# Identify Fraud from Enron Email

## Introduction

> In 2000, Enron was one of the largest companies in the United States. By 2002, it had collapsed into bankruptcy due to widespread corporate fraud. In the resulting Federal investigation, a significant amount of typically confidential information entered into the public record, including tens of thousands of emails and detailed financial data for top executives. This project is to build a person of interest identifier based on financial and email data made public as a result of the Enron scandal.

> A Person of Interest(PoI) is an individual who meets one of the following criteria:
>* Individuals who were indicted
>* Individuals who reached a settlement or plea deal with the government
>* Individuals who testified in exchange for prosecution immunity.

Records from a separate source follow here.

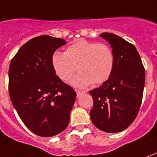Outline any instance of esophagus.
Wrapping results in <instances>:
<instances>
[{
	"label": "esophagus",
	"instance_id": "34e87169",
	"mask_svg": "<svg viewBox=\"0 0 157 157\" xmlns=\"http://www.w3.org/2000/svg\"><path fill=\"white\" fill-rule=\"evenodd\" d=\"M76 93H77V97H80L82 94H84L85 91L83 90H76Z\"/></svg>",
	"mask_w": 157,
	"mask_h": 157
}]
</instances>
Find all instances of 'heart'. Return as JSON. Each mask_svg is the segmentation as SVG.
<instances>
[{"mask_svg":"<svg viewBox=\"0 0 157 157\" xmlns=\"http://www.w3.org/2000/svg\"><path fill=\"white\" fill-rule=\"evenodd\" d=\"M114 56L112 48L105 44L78 39L67 47L65 53L56 52L51 58L52 68L57 77L67 82L78 70L80 73L72 80L78 87L92 83H104L113 72Z\"/></svg>","mask_w":157,"mask_h":157,"instance_id":"obj_1","label":"heart"}]
</instances>
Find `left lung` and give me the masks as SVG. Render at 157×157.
I'll list each match as a JSON object with an SVG mask.
<instances>
[{
    "label": "left lung",
    "mask_w": 157,
    "mask_h": 157,
    "mask_svg": "<svg viewBox=\"0 0 157 157\" xmlns=\"http://www.w3.org/2000/svg\"><path fill=\"white\" fill-rule=\"evenodd\" d=\"M100 36L113 48V72L101 86L90 91L92 123L106 132H119L133 122L142 103L145 71L133 44L119 36L104 32Z\"/></svg>",
    "instance_id": "left-lung-1"
}]
</instances>
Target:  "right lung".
I'll return each instance as SVG.
<instances>
[{"label": "right lung", "instance_id": "right-lung-1", "mask_svg": "<svg viewBox=\"0 0 157 157\" xmlns=\"http://www.w3.org/2000/svg\"><path fill=\"white\" fill-rule=\"evenodd\" d=\"M66 41L50 36H36L19 49L8 71V91L19 118L40 137H52L64 131L76 92L56 76L53 54Z\"/></svg>", "mask_w": 157, "mask_h": 157}]
</instances>
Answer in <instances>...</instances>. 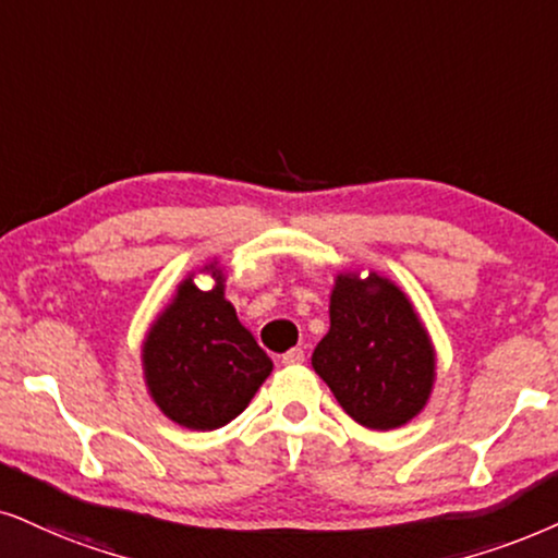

> The full project and all data for this project can be seen in [this Github repository](https://github.com/TrikerDev/Identify-Fraud-from-Enron-Email). Data such as financial records, emails from employees, PoI names, etc, can be seen [here](https://github.com/TrikerDev/Identify-Fraud-from-Enron-Email/tree/master/Identify%20Fraud%20from%20Enron%20Email/Enron%20Data).

## Data Exploration

In [47]:
# Importing packages
import sys
import pickle
sys.path.append("Enron Data/")
from feature_format import featureFormat, targetFeatureSplit
from tester import dump_classifier_and_data

In [48]:
# Loading data
with open("Enron Data/final_project_dataset.pkl", "r") as data_file:
    data_dict = pickle.load(data_file)

In [49]:
# The number of executives in the dataset
len(data_dict)

146

In [50]:
# The names of the executives
print data_dict.keys()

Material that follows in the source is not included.